日本の企業にとって大きな成長の機会となる

④ こんなタイミングだからこそ、注目したい金融商品や投資手法はありますか?

 株式アナリストとしては、やはり株式投資が魅力的だと思います。企業は株主に対して、配当の支払いをこれまで以上に厚くする方向で行動するはずです。また「社会的責任投資」やESG投資が拡大しており、企業は選ばれた企業として認められるためにも、社会に対してよき企業市民の一員であろうとこれまで以上に努力することになります。

 金利はまだしばらく、現在の「ゼロ金利」に近い状態が続くと見られるため、利回りを得ようとしてもむずかしい時代です。世界経済はこれまでのようなグローバルな成長やプラットフォーマーが独り勝ちを続けられる状況が徐々に見直され、その分むずかしい局面に入りつつあります。そうなってくると逆に、日本の足元の安定感を見直そうという機運が高まるとも考えられます。

 日本には厚みのある豊かな内需経済が、手つかずのまま横たわっているように見えてきます。農業に代表されるように、昔から存在する伝統的なビジネスを新しいテクノロジーで改良し、生産性を高めてゆくような若く新しい企業がここからたくさん出てくるのではないかと期待できます。
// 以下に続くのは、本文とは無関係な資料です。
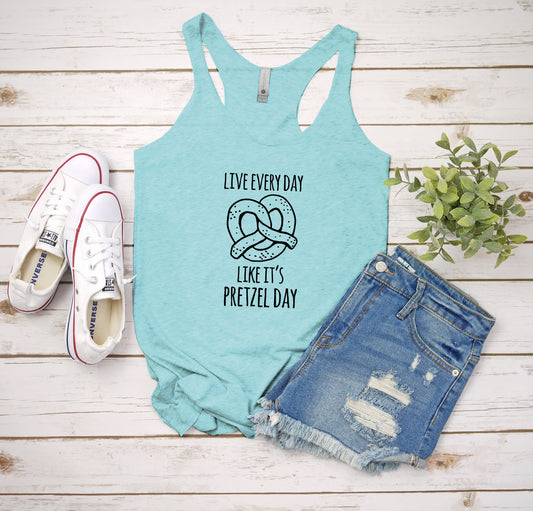 a tank top that says live every day like it's pretzel day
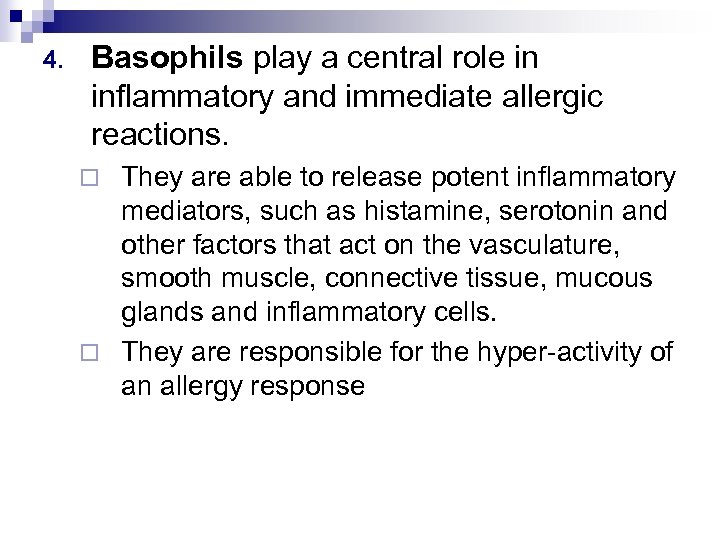 4. Basophils play a central role in inflammatory and immediate allergic reactions. They are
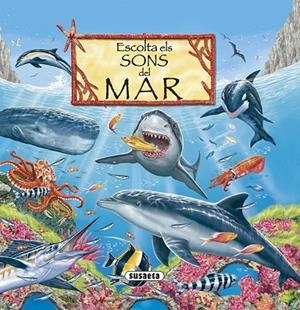 Escolta els sons del mar | 9788467748109 | Susaeta, Equip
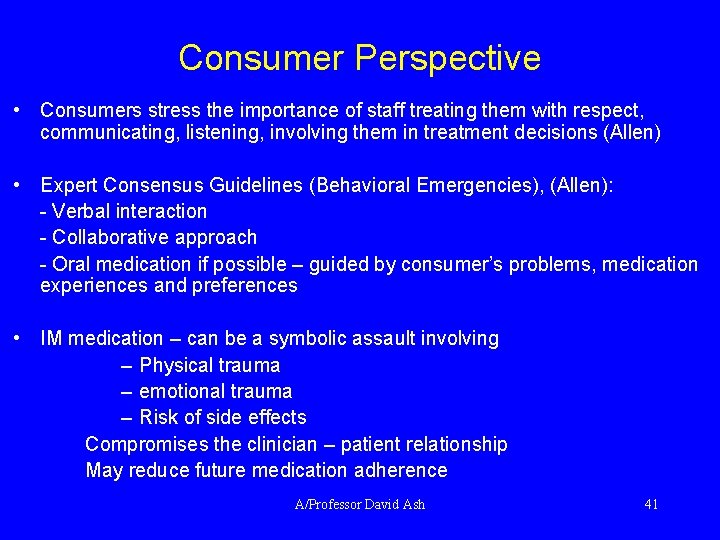 Consumer Perspective • Consumers stress the importance of staff treating them with respect, communicating,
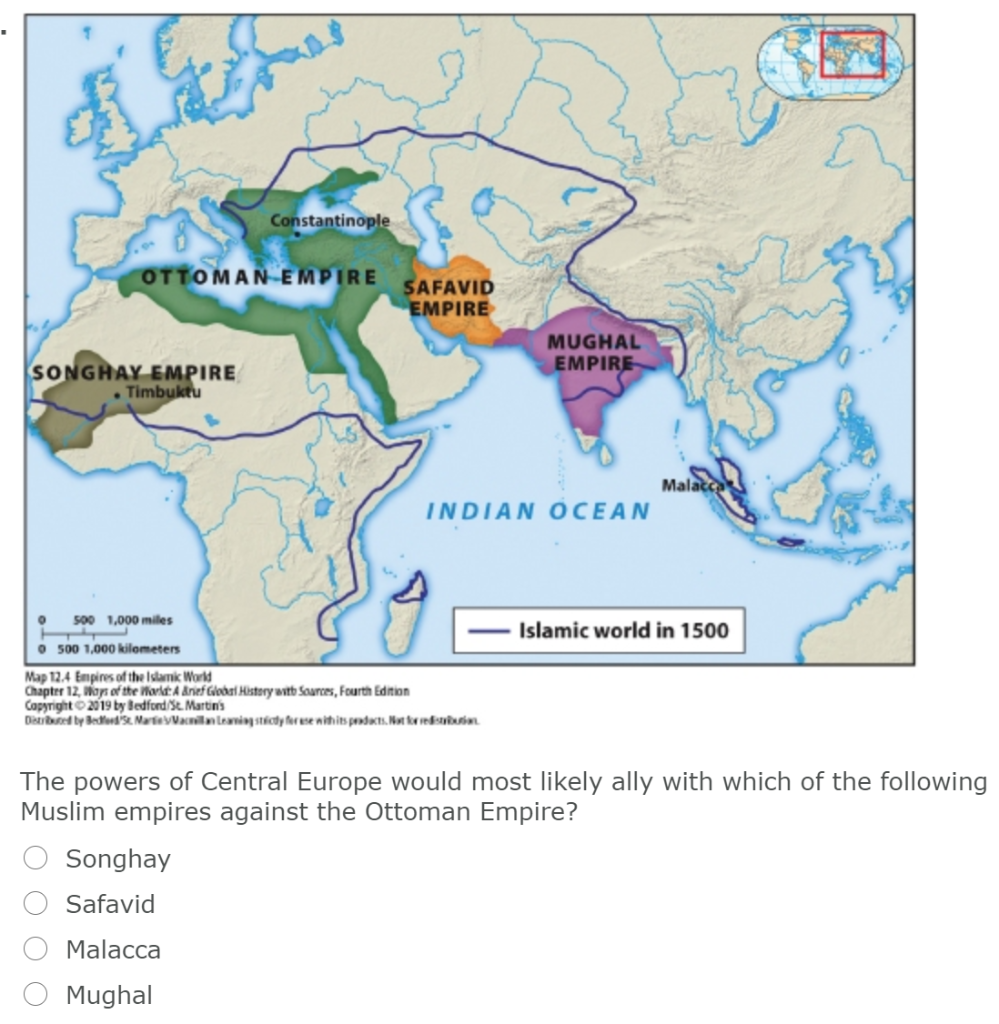 Solved Constantinople OTTOMAN EMPIRE SAFAVID EMPIRE MUGHAL
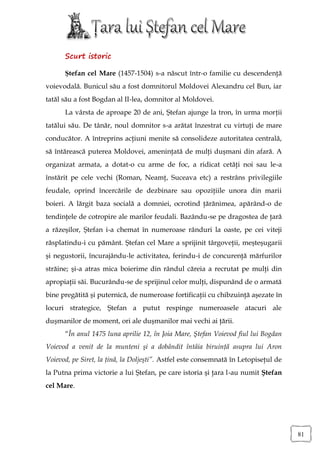 Scurt istoric

      Ştefan cel Mare (1457-1504) s-a născut într-o familie cu descendenţă
voievodală. Bunicul său a fost domnitorul Moldovei Alexandru cel Bun, iar
tatăl său a fost Bogdan al II-lea, domnitor al Moldovei.
      La vârsta de aproape 20 de ani, Ştefan ajunge la tron, în urma morţii
tatălui său. De tânăr, noul domnitor s-a arătat înzestrat cu virtuţi de mare
conducător. A întreprins acţiuni menite să consolideze autoritatea centrală,
să întărească puterea Moldovei, ameninţată de mulţi duşmani din afară. A
organizat armata, a dotat-o cu arme de foc, a ridicat cetăţi noi sau le-a
înstărit pe cele vechi (Roman, Neamţ, Suceava etc) a restrâns privilegiile
feudale, oprind încercările de dezbinare sau opoziţiile unora din marii
boieri. A lărgit baza socială a domniei, ocrotind ţărănimea, apărând-o de
tendinţele de cotropire ale marilor feudali. Bazându-se pe dragostea de ţară
a răzeşilor, Ştefan i-a chemat în numeroase rânduri la oaste, pe cei viteji
răsplatindu-i cu pământ. Ştefan cel Mare a sprijinit târgoveţii, meşteşugarii
şi negustorii, încurajându-le activitatea, ferindu-i de concurenţă mărfurilor
străine; şi-a atras mica boierime din rândul căreia a recrutat pe mulţi din
apropiaţii săi. Bucurându-se de sprijinul celor mulţi, dispunând de o armată
bine pregătită şi puternică, de numeroase fortificaţii cu chibzuinţă aşezate în
locuri strategice, Ştefan a putut respinge numeroasele atacuri ale
duşmanilor de moment, ori ale duşmanilor mai vechi ai ţării.
      “În anul 1475 luna aprilie 12, în Joia Mare, Ştefan Voievod fiul lui Bogdan
Voievod a venit de la munteni şi a dobândit întâia biruinţă asupra lui Aron
Voievod, pe Siret, la ţină, la Doljeşti”. Astfel este consemnată în Letopiseţul de
la Putna prima victorie a lui Ştefan, pe care istoria şi ţara l-au numit Ştefan
cel Mare.




                                                                                     81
 伝統的な大手企業にもチャンスは十分にあります。日本の企業にとっては国内市場に意外と大きな成長の機会と位置付けてよいのではないでしょうか。株式投資には大きな魅力が感じられてなりません。

⑤ ご自身の資産運用やお金の使い方で見直した点はございますか?

 あまり意識しては変えておりません。変わってもいませんが、やはり新型コロナウイルスの感染拡大に伴って、家族全員の外出の機会が減っています。

 そこで週末など、家の中で過ごす時の楽しみのために、以前であればどなたかへの手土産としてでしか買ったことのなかったスイーツの詰め合わせなどを、自宅用に買って帰るようになりました。単価としては2000円くらいの、ささやかなスイーツ詰め合わせです。ほんの小さな変化ですが、大きいと言えば大きいですね。
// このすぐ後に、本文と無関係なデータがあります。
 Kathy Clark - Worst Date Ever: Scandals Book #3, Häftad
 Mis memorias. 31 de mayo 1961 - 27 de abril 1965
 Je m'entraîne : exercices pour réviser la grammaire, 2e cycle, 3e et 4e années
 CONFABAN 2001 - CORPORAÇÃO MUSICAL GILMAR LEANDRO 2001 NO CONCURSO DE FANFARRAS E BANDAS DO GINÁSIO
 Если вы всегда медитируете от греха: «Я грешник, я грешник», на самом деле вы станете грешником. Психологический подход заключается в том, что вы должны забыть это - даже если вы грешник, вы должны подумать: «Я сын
⑥ 投資を継続しようかどうか迷っている個人投資家にメッセージをお願いします。

 何ごともそうですが、最初の一歩を踏み出すことは勇気がいります。たいへんです。しかし何ごとも、そのような最初の一歩がないと始まりません。株式投資に限らず、およそ世の中の物事すべてが、自分で決めて自分で実行する、という作業が必要です。そのひとつに投資(私の場合は、株式投資)が位置づけられます。

 「世の中」のあらゆる物事が株式投資に集約されると思います。それくらい奥の深い世界です。ぜひとも思い切って、最初の一歩を踏み出してみてください。広大な世界の広がりにドキドキ、わくわくすること間違いなしです。